── DOCUMENT SEGMENT

Jack Jensen and his mom at Radiothon 2010
Jack Jensen, Frederick, MD
When Jack Jensen was born in August 2007 he had a condition called congenital diaphragmatic hernia (CDH), where the diaphragm is missing or only partly formed. This condition allows the stomach, intestines, liver, kidneys and spleen to move up in the chest cavity and push against the heart and lungs, pressing and damaging the organs, and leading to breathing and circulation problems.
HEAR Jack’s parent talk about his journey on Radiothon 2010
Fifty percent of children born with this condition die from it. Jack was diagnosed in-utero during a routine ultrasound when his mother Vicki was 19 weeks pregnant. The Jensens searched for a hospital that could operate on Jack after birth to repair his diaphragm and also place him on the high-risk but life-saving bridge-to-life machine called ECMO.
Hopkins Children’s is the only facility in the State of Maryland with an organized and recognized program to provide ECMO to children and newborns. ECMO stands for extracorporeal membrane oxygenation and takes over heart and lung functions for patients too sick to do so on their own.
The Jensens ended up at Hopkins Children’s, where Jack was placed on ECMO after being delivered to stabilize him so he could successfully go through the surgery to repair his malformed diaphragm.

────
── SUPPLIED MATERIAL

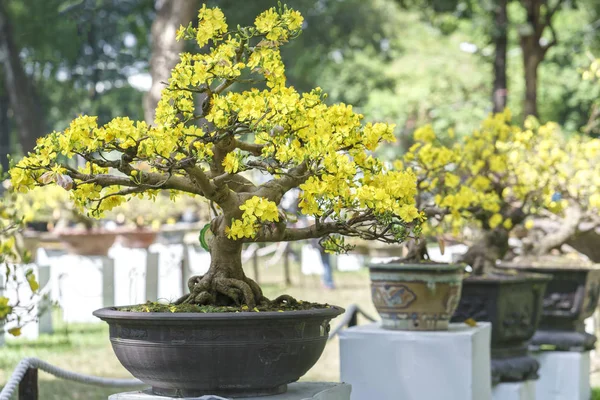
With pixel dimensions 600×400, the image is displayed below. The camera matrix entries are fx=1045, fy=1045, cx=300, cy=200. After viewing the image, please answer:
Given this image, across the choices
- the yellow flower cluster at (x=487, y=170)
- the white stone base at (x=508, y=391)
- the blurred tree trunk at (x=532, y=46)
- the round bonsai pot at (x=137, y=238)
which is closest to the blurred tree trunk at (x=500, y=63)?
the blurred tree trunk at (x=532, y=46)

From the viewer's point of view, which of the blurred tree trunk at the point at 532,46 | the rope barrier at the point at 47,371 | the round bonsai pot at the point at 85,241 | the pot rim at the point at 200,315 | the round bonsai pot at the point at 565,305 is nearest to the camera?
the pot rim at the point at 200,315

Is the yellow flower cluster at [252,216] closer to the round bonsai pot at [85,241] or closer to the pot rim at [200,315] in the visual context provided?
the pot rim at [200,315]

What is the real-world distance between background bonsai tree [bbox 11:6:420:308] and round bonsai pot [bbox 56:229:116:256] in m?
8.45

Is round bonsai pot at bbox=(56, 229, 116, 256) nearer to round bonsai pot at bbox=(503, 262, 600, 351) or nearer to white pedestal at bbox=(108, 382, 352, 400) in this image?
round bonsai pot at bbox=(503, 262, 600, 351)

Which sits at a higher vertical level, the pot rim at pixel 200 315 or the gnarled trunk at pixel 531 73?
the gnarled trunk at pixel 531 73

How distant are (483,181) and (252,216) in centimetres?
311

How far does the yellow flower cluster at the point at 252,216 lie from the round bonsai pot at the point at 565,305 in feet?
13.1

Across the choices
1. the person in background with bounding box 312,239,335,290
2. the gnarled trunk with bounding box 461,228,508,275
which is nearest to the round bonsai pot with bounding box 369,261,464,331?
the gnarled trunk with bounding box 461,228,508,275

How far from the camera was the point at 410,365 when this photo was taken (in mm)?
4766

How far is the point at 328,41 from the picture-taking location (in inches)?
977

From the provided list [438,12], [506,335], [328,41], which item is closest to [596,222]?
[506,335]

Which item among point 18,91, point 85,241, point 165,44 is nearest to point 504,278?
point 85,241

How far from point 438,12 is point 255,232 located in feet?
29.5

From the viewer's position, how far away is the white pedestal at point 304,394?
3.15 meters
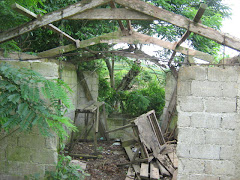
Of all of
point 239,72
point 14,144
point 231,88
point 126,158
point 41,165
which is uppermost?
point 239,72

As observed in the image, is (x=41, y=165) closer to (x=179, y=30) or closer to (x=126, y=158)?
(x=126, y=158)

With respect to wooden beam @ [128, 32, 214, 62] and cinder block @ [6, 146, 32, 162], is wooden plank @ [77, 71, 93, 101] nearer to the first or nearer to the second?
wooden beam @ [128, 32, 214, 62]

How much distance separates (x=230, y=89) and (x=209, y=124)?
1.97ft

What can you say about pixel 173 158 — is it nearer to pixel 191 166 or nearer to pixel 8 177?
pixel 191 166

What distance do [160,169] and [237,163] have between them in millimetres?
2200

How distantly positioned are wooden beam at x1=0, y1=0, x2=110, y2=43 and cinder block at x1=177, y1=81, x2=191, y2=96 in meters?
1.70

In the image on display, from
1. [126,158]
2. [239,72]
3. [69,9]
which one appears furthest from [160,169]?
[69,9]

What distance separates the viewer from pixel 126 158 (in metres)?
6.31

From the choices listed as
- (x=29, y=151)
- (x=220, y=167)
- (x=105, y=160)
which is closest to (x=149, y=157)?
(x=105, y=160)

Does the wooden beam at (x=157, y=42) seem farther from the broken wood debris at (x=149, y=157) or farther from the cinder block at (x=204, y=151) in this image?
the cinder block at (x=204, y=151)

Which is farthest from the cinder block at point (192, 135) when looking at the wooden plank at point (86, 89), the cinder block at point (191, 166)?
the wooden plank at point (86, 89)

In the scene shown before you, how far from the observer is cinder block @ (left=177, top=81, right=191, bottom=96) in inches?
132

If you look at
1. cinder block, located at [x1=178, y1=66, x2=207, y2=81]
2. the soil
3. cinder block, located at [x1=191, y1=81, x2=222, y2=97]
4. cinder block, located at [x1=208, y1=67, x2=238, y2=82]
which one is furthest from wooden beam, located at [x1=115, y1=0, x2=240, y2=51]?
the soil

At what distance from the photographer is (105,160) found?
6.11 meters
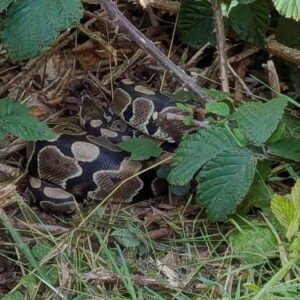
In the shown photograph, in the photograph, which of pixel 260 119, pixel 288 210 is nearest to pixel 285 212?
pixel 288 210

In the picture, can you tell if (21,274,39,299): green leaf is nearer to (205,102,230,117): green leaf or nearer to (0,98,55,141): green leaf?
(0,98,55,141): green leaf

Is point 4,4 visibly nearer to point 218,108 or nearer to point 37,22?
point 37,22

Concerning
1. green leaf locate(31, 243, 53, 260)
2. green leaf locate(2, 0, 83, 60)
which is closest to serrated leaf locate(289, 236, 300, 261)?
green leaf locate(31, 243, 53, 260)

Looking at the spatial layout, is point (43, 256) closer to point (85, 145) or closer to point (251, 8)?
point (85, 145)

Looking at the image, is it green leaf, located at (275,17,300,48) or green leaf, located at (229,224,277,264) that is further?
green leaf, located at (275,17,300,48)

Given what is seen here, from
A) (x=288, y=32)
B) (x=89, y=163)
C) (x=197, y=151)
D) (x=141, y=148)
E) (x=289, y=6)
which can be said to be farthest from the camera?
(x=288, y=32)

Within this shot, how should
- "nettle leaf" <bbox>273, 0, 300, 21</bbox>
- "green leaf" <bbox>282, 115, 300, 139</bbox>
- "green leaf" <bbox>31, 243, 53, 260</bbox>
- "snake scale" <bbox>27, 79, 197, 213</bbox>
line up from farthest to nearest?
"snake scale" <bbox>27, 79, 197, 213</bbox> < "green leaf" <bbox>282, 115, 300, 139</bbox> < "green leaf" <bbox>31, 243, 53, 260</bbox> < "nettle leaf" <bbox>273, 0, 300, 21</bbox>
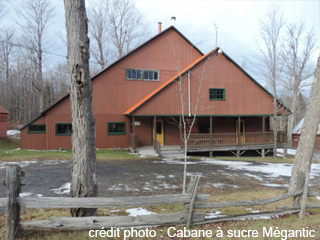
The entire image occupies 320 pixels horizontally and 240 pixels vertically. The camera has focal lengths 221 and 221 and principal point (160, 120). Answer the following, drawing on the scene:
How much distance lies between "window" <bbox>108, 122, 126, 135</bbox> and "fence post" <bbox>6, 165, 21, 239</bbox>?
13894 mm

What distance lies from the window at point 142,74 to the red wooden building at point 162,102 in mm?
81

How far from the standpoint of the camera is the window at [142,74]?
18234mm

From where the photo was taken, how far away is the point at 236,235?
4230mm

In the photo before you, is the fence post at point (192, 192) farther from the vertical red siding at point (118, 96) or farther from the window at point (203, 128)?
the window at point (203, 128)

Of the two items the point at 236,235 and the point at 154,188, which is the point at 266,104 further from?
the point at 236,235

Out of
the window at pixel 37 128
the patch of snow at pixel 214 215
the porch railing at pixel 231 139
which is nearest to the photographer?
the patch of snow at pixel 214 215

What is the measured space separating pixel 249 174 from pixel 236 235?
7478 millimetres

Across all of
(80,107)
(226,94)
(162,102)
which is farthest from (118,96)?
(80,107)

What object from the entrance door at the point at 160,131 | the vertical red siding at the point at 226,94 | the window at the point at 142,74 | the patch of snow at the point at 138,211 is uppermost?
the window at the point at 142,74

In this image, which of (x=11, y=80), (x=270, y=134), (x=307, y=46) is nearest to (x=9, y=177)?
(x=270, y=134)

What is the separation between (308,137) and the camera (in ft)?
19.9

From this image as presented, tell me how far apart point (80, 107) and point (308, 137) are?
19.6 feet

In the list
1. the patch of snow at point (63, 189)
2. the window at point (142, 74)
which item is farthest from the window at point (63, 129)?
the patch of snow at point (63, 189)

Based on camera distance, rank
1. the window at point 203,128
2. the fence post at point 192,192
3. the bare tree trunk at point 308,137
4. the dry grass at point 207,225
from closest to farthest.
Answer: the dry grass at point 207,225 < the fence post at point 192,192 < the bare tree trunk at point 308,137 < the window at point 203,128
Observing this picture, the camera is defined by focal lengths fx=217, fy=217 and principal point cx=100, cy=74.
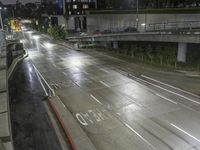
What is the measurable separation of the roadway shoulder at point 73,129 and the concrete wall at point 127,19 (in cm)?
3904

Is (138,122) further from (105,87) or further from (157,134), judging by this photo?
(105,87)

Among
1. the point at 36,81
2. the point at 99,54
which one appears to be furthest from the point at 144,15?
the point at 36,81

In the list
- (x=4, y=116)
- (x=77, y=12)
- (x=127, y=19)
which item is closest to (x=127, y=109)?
(x=4, y=116)

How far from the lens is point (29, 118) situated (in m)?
14.2

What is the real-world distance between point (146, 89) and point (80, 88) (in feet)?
19.4

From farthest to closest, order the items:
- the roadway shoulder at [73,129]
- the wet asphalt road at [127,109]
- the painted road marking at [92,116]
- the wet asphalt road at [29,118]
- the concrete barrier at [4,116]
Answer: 1. the painted road marking at [92,116]
2. the wet asphalt road at [127,109]
3. the wet asphalt road at [29,118]
4. the roadway shoulder at [73,129]
5. the concrete barrier at [4,116]

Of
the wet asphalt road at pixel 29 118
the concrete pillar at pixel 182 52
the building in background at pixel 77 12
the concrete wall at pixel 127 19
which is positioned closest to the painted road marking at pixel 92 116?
the wet asphalt road at pixel 29 118

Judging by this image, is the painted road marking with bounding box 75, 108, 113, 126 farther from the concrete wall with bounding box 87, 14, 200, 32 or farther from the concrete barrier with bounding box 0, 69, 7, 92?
the concrete wall with bounding box 87, 14, 200, 32

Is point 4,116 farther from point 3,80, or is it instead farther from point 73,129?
point 3,80

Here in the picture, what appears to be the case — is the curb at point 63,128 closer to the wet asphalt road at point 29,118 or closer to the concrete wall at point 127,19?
the wet asphalt road at point 29,118

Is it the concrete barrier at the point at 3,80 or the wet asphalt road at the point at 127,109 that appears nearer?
the wet asphalt road at the point at 127,109

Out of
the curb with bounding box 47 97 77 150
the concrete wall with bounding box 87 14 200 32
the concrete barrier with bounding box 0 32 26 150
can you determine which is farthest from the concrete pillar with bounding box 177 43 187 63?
the concrete barrier with bounding box 0 32 26 150

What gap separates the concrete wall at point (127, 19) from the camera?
50.9 metres

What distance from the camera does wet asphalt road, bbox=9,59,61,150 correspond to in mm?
11328
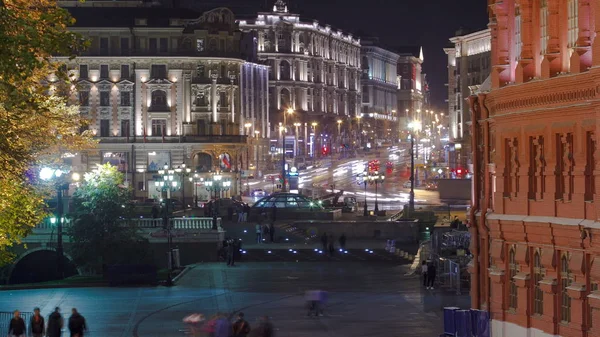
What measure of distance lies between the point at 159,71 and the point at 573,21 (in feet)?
350

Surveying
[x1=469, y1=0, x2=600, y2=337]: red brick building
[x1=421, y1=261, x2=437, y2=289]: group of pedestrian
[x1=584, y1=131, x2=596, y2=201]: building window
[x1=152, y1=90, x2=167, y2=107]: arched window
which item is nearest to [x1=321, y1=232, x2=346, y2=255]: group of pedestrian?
[x1=421, y1=261, x2=437, y2=289]: group of pedestrian

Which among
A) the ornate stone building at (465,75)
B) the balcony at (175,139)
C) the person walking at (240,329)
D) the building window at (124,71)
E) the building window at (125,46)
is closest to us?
the person walking at (240,329)

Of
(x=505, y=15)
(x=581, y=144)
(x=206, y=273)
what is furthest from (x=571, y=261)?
(x=206, y=273)

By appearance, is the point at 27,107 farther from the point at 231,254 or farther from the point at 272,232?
the point at 272,232

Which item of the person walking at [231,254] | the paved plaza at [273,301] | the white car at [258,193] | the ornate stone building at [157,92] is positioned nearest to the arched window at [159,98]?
the ornate stone building at [157,92]

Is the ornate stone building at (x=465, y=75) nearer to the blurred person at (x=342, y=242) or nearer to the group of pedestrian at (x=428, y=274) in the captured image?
the blurred person at (x=342, y=242)

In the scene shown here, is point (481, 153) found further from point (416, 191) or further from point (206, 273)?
point (416, 191)

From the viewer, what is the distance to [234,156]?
13725 centimetres

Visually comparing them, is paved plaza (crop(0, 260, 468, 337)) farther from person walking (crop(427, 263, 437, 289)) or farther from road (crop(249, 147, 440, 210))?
road (crop(249, 147, 440, 210))

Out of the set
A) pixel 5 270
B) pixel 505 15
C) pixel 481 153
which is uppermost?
pixel 505 15

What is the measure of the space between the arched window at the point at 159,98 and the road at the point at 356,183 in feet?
45.2

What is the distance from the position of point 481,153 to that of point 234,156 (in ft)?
330

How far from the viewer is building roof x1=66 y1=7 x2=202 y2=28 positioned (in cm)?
13362

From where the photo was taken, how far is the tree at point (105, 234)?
6844 centimetres
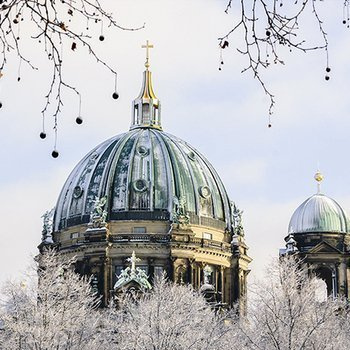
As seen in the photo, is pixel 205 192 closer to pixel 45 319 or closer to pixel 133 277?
pixel 133 277

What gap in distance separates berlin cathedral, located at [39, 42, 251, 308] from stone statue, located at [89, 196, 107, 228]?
0.08 m

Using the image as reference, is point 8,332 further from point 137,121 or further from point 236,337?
point 137,121

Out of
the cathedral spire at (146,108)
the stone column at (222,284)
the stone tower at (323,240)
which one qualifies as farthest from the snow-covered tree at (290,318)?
the cathedral spire at (146,108)

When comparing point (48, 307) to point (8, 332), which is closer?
point (48, 307)

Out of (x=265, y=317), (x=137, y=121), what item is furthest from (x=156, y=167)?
(x=265, y=317)

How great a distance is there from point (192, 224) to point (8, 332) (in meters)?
32.8

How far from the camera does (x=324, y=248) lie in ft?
260

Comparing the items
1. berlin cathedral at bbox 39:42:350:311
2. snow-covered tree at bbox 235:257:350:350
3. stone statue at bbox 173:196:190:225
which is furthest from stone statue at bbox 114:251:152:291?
snow-covered tree at bbox 235:257:350:350

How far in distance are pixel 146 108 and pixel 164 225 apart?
15.1 m

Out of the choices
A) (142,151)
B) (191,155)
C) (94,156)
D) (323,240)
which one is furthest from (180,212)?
(323,240)

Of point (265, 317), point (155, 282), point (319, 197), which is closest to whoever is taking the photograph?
point (265, 317)

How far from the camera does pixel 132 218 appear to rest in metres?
84.4

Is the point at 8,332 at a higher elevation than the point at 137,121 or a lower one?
lower

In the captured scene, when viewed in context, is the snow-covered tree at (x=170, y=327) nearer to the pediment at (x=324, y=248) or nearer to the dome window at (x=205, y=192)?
the pediment at (x=324, y=248)
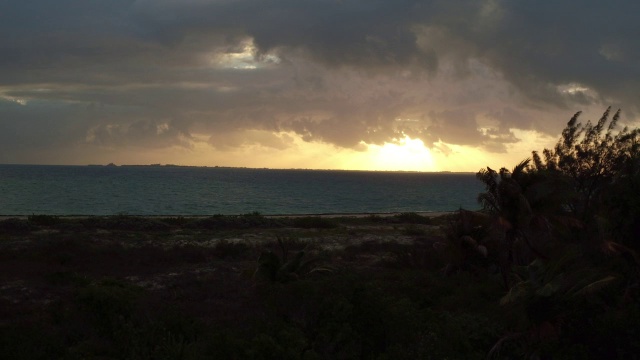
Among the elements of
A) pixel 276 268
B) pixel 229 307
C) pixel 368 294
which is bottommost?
pixel 229 307

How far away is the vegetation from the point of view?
12.7 metres

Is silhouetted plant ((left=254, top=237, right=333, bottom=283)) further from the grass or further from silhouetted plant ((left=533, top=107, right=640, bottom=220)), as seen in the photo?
silhouetted plant ((left=533, top=107, right=640, bottom=220))

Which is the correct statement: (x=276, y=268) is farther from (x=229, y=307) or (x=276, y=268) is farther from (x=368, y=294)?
(x=368, y=294)

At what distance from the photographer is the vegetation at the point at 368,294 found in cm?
1266

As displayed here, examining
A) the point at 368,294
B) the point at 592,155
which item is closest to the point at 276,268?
the point at 368,294

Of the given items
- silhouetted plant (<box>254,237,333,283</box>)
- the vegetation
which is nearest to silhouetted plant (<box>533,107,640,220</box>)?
the vegetation

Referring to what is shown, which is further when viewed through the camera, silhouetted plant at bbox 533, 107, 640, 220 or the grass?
silhouetted plant at bbox 533, 107, 640, 220

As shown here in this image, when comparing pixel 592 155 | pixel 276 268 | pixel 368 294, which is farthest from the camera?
pixel 592 155

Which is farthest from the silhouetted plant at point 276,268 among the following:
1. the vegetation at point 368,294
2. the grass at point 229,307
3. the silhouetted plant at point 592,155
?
the silhouetted plant at point 592,155

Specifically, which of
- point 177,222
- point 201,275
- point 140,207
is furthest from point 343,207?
point 201,275

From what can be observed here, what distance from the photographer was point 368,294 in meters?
13.6

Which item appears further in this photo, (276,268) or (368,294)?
(276,268)

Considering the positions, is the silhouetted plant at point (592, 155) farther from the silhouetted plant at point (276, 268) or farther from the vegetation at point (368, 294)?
the silhouetted plant at point (276, 268)

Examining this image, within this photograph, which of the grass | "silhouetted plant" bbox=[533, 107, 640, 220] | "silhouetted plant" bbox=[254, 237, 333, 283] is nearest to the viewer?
the grass
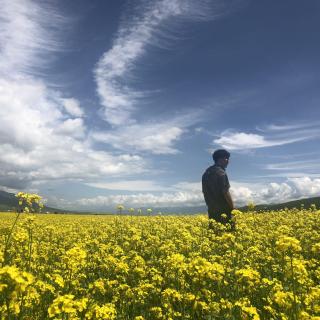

────

-- WHAT THIS TASK INVOLVES --
From the text above about Jack Jensen's congenital diaphragmatic hernia, copy word for word the passage between "Hopkins Children’s is" and "his malformed diaphragm.", inclusive.

-- FINISHED EXERCISE --
Hopkins Children’s is the only facility in the State of Maryland with an organized and recognized program to provide ECMO to children and newborns. ECMO stands for extracorporeal membrane oxygenation and takes over heart and lung functions for patients too sick to do so on their own.
The Jensens ended up at Hopkins Children’s, where Jack was placed on ECMO after being delivered to stabilize him so he could successfully go through the surgery to repair his malformed diaphragm.